Transcribe the records below exactly as they appear.

(Collected data)
###
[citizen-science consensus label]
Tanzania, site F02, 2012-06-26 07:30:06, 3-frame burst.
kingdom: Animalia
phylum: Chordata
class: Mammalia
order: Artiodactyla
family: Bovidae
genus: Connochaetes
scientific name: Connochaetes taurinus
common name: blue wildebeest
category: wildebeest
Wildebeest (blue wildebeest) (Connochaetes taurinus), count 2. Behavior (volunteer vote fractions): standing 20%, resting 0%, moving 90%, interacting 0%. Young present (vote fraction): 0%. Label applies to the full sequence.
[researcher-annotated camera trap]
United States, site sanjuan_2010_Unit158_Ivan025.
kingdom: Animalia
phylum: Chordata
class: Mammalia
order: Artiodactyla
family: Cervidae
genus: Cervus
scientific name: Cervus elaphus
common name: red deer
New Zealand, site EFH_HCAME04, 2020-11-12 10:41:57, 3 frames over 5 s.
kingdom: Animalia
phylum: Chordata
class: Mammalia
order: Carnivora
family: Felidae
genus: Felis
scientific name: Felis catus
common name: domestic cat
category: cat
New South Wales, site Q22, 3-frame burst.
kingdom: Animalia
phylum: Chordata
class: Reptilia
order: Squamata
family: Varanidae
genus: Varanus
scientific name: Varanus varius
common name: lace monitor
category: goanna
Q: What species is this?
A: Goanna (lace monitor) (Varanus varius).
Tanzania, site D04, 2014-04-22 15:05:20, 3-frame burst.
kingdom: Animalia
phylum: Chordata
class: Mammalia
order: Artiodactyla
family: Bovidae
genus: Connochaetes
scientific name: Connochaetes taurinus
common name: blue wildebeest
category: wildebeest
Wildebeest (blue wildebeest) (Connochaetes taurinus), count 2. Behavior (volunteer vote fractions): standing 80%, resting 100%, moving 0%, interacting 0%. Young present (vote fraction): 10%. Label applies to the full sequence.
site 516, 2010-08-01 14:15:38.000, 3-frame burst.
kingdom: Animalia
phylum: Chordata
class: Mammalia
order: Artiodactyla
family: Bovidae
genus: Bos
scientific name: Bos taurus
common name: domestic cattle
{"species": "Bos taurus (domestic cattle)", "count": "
###
SOLUTION TO THE EXERCISE
[citizen-science consensus label]
Tanzania, site F02, 2012-06-26 07:30:06, 3-frame burst.
kingdom: Animalia
phylum: Chordata
class: Mammalia
order: Artiodactyla
family: Bovidae
genus: Connochaetes
scientific name: Connochaetes taurinus
common name: blue wildebeest
category: wildebeest
Wildebeest (blue wildebeest) (Connochaetes taurinus), count 2. Behavior (volunteer vote fractions): standing 20%, resting 0%, moving 90%, interacting 0%. Young present (vote fraction): 0%. Label applies to the full sequence.
[researcher-annotated camera trap]
United States, site sanjuan_2010_Unit158_Ivan025.
kingdom: Animalia
phylum: Chordata
class: Mammalia
order: Artiodactyla
family: Cervidae
genus: Cervus
scientific name: Cervus elaphus
common name: red deer
New Zealand, site EFH_HCAME04, 2020-11-12 10:41:57, 3 frames over 5 s.
kingdom: Animalia
phylum: Chordata
class: Mammalia
order: Carnivora
family: Felidae
genus: Felis
scientific name: Felis catus
common name: domestic cat
category: cat
New South Wales, site Q22, 3-frame burst.
kingdom: Animalia
phylum: Chordata
class: Reptilia
order: Squamata
family: Varanidae
genus: Varanus
scientific name: Varanus varius
common name: lace monitor
category: goanna
Q: What species is this?
A: Goanna (lace monitor) (Varanus varius).
Tanzania, site D04, 2014-04-22 15:05:20, 3-frame burst.
kingdom: Animalia
phylum: Chordata
class: Mammalia
order: Artiodactyla
family: Bovidae
genus: Connochaetes
scientific name: Connochaetes taurinus
common name: blue wildebeest
category: wildebeest
Wildebeest (blue wildebeest) (Connochaetes taurinus), count 2. Behavior (volunteer vote fractions): standing 80%, resting 100%, moving 0%, interacting 0%. Young present (vote fraction): 10%. Label applies to the full sequence.
site 516, 2010-08-01 14:15:38.000, 3-frame burst.
kingdom: Animalia
phylum: Chordata
class: Mammalia
order: Artiodactyla
family: Bovidae
genus: Bos
scientific name: Bos taurus
common name: domestic cattle
{"species": "Bos taurus (domestic cattle)", "count": "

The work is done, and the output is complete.